§ **READING TEXT**
=-=-=-=-=
I read a ton of Mr. Vonnegut’s stuff when I was in high school, and perhaps in college as well. Loved it. It was among the first stuff I read to be merciless in calling much of the world’s society bullshit, to say that the ideals we proclaimed were not the ones we lived by, and that the world could be set up on entirely different principles than it is and be no less virtuous and ethical. As I got older, I liked his stuff less well. It’s still funny stuff, and I enjoy the structural wildness more than I probably did as a teenager, but I have found that much of society’s bullshit is not, in fact, bullshit, and that a merciless bullshit-caller is not necessarily wiser than a deluded conformist.

Part of that is connected with my adult choice to believe in the Divine, and to connect myself with my religious tradition. I appreciate the ridiculousness of that choice, and of much of the tradition, and yet I made it because there is more to it than the ridiculousness. By doing so, I let myself in for Mr. Vonnegut’s contempt. It’s easier to read his stuff when you are going through an atheist period. I suspect that for people who go through their atheist period and come out atheists, his stuff is still better when they are going through their atheist periods. That’s not necessarily a bad thing. I think everyone should probably go through an atheist period, and that reading Kurt Vonnegut books to spark that period or make it brighter is a pretty good thing, actually.
=-=-=-=-=
§ **GIVEN PROBLEM A**
Please express the entries as a JSON list of strings, one string per line with blank lines omitted, starting at the line that contains "Between building window" and ending at the last line of the entries.
The Vonnegut passage and the entries have nothing to do with each other.
=-=-=-=-=
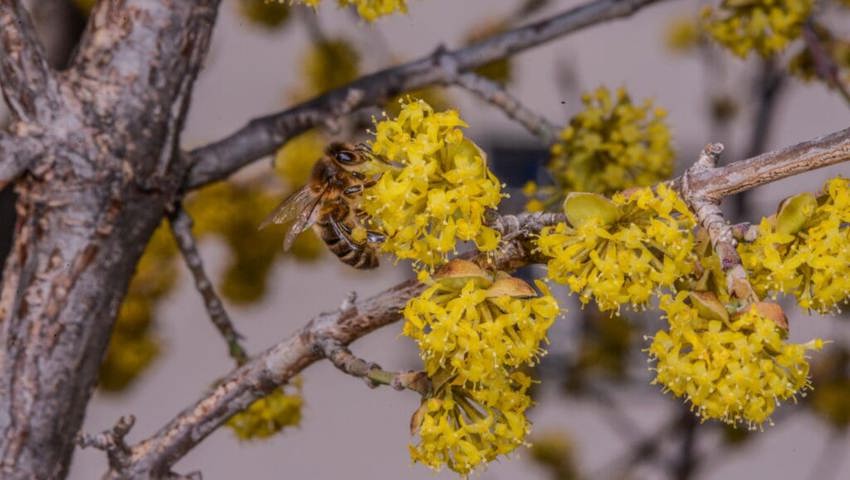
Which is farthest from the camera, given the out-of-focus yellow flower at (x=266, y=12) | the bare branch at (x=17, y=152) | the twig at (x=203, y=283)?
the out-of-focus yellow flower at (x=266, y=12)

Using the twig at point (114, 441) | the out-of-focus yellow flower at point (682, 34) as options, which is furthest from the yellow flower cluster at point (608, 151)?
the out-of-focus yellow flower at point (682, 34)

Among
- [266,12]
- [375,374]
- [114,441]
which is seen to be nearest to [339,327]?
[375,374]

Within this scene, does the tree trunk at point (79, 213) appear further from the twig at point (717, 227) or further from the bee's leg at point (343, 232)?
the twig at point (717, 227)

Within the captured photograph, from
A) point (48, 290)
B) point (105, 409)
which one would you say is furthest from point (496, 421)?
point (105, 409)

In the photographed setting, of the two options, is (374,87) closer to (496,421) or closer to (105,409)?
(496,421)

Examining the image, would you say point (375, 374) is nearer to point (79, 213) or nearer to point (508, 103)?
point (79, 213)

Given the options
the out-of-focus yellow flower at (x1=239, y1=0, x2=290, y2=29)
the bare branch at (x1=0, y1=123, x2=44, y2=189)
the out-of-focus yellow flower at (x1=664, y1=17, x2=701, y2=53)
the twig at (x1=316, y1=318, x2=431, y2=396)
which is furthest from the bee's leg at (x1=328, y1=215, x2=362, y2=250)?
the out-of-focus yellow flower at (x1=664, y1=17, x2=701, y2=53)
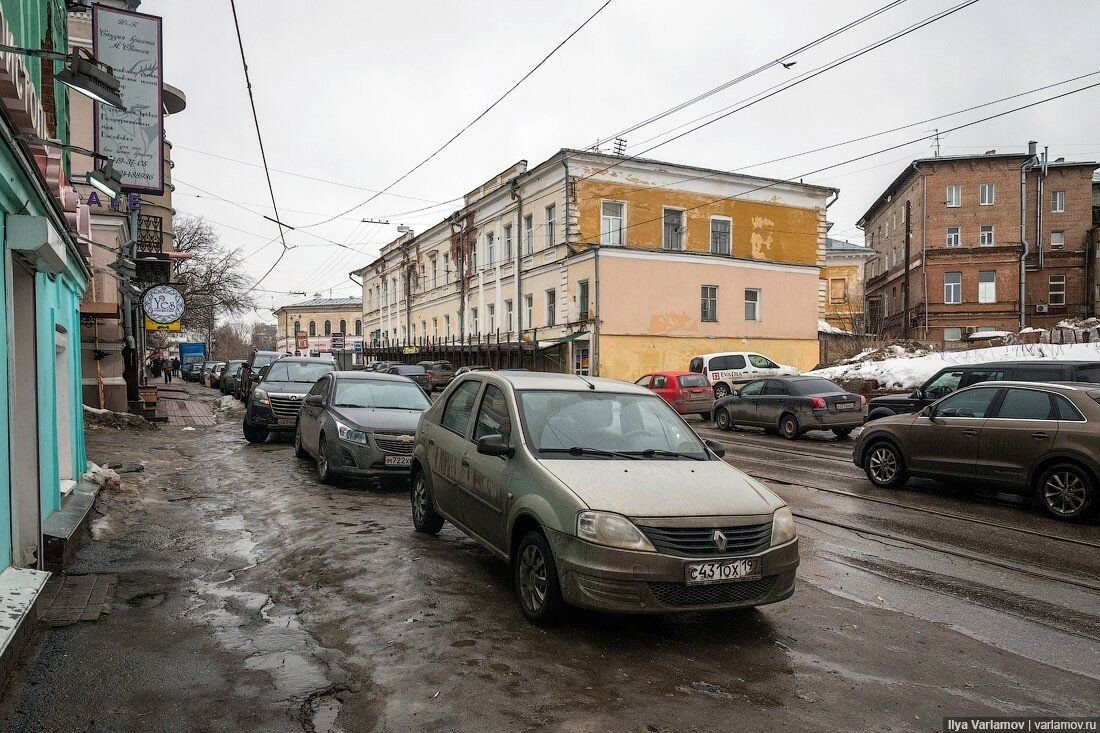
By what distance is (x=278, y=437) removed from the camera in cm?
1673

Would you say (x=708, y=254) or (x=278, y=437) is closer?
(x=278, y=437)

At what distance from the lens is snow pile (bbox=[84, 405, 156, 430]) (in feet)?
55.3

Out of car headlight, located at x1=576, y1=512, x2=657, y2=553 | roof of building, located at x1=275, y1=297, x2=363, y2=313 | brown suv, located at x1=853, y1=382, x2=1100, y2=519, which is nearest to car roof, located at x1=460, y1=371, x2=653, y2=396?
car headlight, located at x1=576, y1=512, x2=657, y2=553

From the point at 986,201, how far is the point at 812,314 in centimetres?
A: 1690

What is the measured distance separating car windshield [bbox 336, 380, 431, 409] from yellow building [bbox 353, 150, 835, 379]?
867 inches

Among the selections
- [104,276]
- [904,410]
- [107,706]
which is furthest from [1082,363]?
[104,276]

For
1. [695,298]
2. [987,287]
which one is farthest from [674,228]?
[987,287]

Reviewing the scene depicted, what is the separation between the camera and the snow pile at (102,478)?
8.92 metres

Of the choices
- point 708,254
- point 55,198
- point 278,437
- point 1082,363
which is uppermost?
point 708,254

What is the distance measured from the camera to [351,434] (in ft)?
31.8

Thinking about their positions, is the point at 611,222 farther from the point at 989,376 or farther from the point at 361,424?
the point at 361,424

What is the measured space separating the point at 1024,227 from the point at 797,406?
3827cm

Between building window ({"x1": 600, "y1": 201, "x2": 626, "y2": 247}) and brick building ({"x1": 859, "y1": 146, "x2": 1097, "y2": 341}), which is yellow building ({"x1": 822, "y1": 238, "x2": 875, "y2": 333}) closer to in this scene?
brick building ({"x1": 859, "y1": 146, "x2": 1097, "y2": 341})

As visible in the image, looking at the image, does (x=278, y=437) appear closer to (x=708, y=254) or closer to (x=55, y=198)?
=-=-=-=-=
§ **GIVEN PROBLEM B**
Continue the Vonnegut passage from its final sentence.

§ **ANSWER A**
[
  "Between building window ({\"x1\": 600, \"y1\": 201, \"x2\": 626, \"y2\": 247}) and brick building ({\"x1\": 859, \"y1\": 146, \"x2\": 1097, \"y2\": 341}), which is yellow building ({\"x1\": 822, \"y1\": 238, \"x2\": 875, \"y2\": 333}) closer to in this scene?",
  "brick building ({\"x1\": 859, \"y1\": 146, \"x2\": 1097, \"y2\": 341})",
  "As visible in the image, looking at the image, does (x=278, y=437) appear closer to (x=708, y=254) or closer to (x=55, y=198)?"
]

§ **ANSWER B**
I suppose I don’t mean that everyone should go through an atheist period, in the sense that people who don’t go through an atheist period are in worse shape for some reason. But I think an atheist period is a good experience for a person to have been through; it prepares you to think about religion seriously. A passionately anti-clerical but theistic period might do the same thing, I suppose. Hard to compare notes.

Tolerabimus quod tolerare debemus,
-Vardibidian.

2 thoughts on “Book Report: A Man without a Country

  1. Matt Hulan

    I opted for the theistic, but passionately anti-clerical choice, and I think everyone here can agree that I tend to talk about religion whimsically.

    But at least I talk about it.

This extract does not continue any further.